L’hégémonie inéluctable des androïdes s’impose finalement. Cinquante années séparent les événements vertigineux capturés jadis par Denis Villeneuve et cette nouvelle ère de ténèbres. Amazon Prime video vient de dévoiler la bande annonce de sa série Blade Runner 2099. Un aperçu qui révèle une tonalité aussi sombre et carnassière que les opus précédents et dans lequel l’humanité contemple son propre naufrage.
Le spectateur est d’emblée plongé dans les abysses d’un conflit achevé. Une voix grave scande l’échec définitif d’une guerre passée, tandis que défilent des mégalopoles écrasées par un soleil maladif.
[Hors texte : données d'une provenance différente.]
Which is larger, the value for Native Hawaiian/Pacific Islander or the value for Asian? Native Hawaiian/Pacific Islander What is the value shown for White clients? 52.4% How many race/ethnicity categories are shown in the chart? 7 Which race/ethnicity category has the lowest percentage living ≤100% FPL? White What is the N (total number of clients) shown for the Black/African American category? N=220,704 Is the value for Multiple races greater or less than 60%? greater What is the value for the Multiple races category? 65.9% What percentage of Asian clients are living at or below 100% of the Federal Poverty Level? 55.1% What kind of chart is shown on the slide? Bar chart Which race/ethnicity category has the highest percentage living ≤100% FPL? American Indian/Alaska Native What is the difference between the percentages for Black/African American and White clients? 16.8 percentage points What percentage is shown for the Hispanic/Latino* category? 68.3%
Ce retour dans l’univers initié par Philip K. Dick renverse les fondations originelles : les réplicants constituent désormais la caste dominante, dépossédant leurs démiurges de tout pouvoir. Le récit, chapeauté par la créatrice Silka Luisa et par le producteur exécutif Ridley Scott, assume une posture âpre coutumière. L’enjeu n’est plus la simple traque d’entités rebelles, mais bien l’observation de la lente agonie de l’espèce humaine, réduite au rang d’esclave.
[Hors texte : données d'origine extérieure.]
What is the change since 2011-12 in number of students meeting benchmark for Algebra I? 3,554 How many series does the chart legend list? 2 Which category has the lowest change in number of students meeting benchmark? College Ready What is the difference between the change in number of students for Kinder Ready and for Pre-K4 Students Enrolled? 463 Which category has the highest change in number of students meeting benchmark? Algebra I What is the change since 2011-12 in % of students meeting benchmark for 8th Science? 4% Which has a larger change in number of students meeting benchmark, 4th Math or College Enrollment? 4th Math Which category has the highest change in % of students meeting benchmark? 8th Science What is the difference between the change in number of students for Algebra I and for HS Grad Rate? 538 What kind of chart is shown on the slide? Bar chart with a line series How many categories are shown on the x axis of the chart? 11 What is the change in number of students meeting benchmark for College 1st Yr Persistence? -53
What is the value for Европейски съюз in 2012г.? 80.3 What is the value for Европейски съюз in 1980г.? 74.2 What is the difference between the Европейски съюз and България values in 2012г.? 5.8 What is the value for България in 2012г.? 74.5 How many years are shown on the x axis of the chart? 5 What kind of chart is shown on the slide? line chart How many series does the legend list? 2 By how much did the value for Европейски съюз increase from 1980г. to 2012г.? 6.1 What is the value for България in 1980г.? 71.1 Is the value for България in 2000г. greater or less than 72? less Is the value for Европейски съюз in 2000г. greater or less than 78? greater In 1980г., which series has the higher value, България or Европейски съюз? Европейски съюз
Au cœur de cette dystopie poisseuse, l’intrigue s’articule autour de deux figures égarées. Michelle Yeoh prête ses traits à Olwen, une synthétique au crépuscule de son existence, tragiquement consciente du temps infime qu’il lui reste à parcourir. À ses côtés, Hunter Schafer incarne Cora, une humaine fugitive contrainte de renier sa propre nature pour survivre, feignant d’être une machine. L’inversion des trajectoires s’avère ici totale. L’œuvre vide les archétypes de la franchise de leur substance pour mieux exécuter une démonstration cruelle sur l’effacement de la condition humaine.
L’obsession du néant
Esthétiquement, ces premières séquences posent un cadre respectueux du mythe, refusant fort heureusement de se noyer dans des fioritures visuelles excessives. Les néons perçants, les pluies perpétuelles et les architectures industrielles titanesques composent un ballet d’une brutalité sourde.
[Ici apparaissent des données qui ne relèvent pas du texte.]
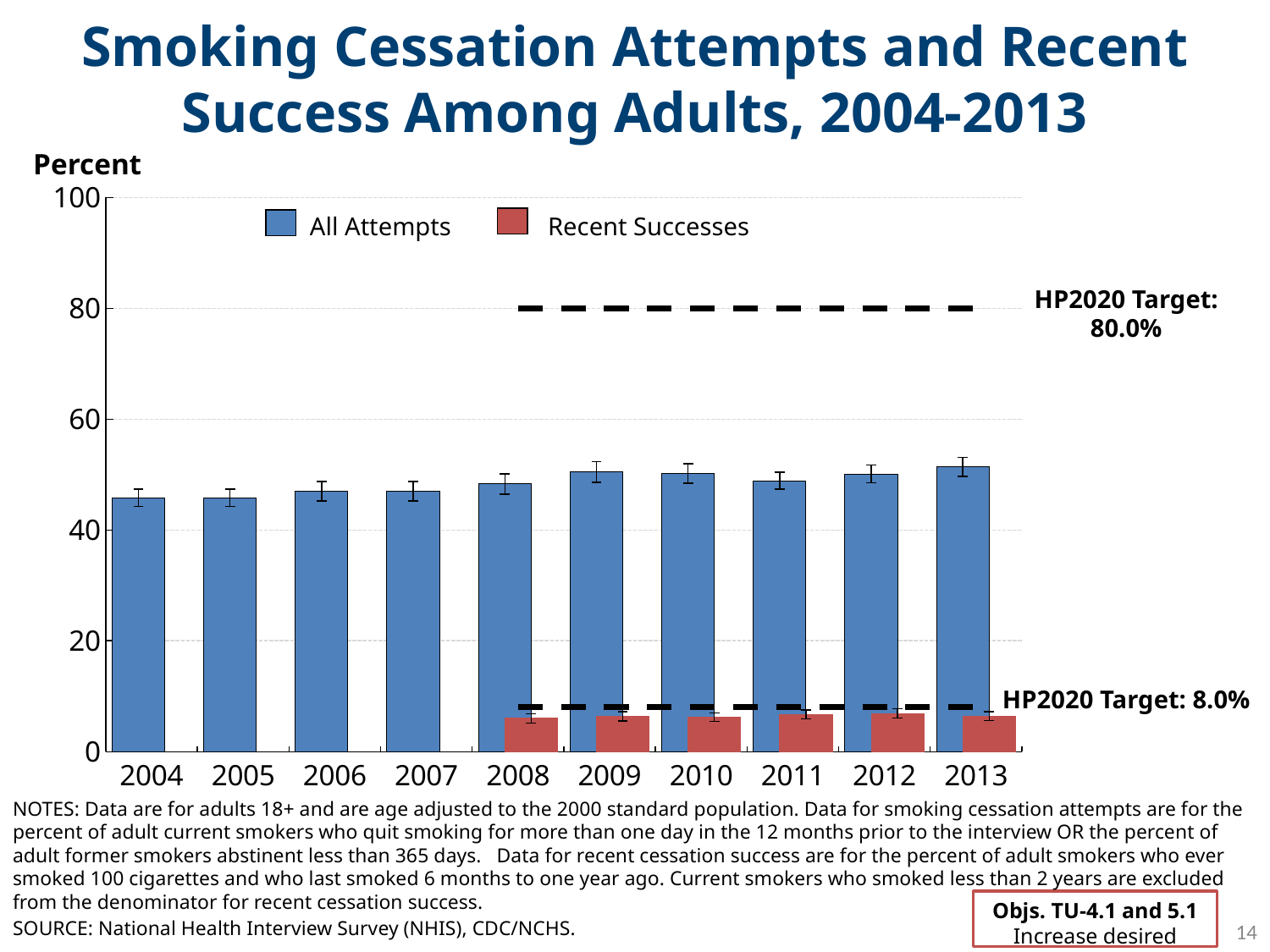
Is the All Attempts value for 2013 greater or less than 40? greater Which is larger, the All Attempts value for 2013 or for 2004? 2013 What is the HP2020 Target shown for Recent Successes? 8.0% Do the All Attempts values generally rise or fall from 2004 to 2013? rise Is the All Attempts value for 2004 greater or less than 60? less Which series has the higher values, All Attempts or Recent Successes? All Attempts For how many years are Recent Successes bars plotted? 6 What kind of chart is shown on the slide? bar chart How many years are shown on the x axis? 10 Is the Recent Successes value for 2010 greater or less than 20? less What is the HP2020 Target shown for All Attempts? 80.0% How many series does the legend list? 2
Toutefois, c’est l’obsession de l’obsolescence, éternel fléau du cinéma d’anticipation, qui retient véritablement l’attention. Les opprimés s’interrogent douloureusement sur le temps qu’il leur reste avant le néant absolu. Une perspective funeste qui hante chaque plan de cette fresque monumentale, jusqu’à cette promesse implacable lâchée en fin de vidéo : « c’est notre heure à présent.
Le rendez-vous est fixé au 25 novembre, date à laquelle cette nouvelle descente aux enfers étalera l’étendue de sa beauté macabre.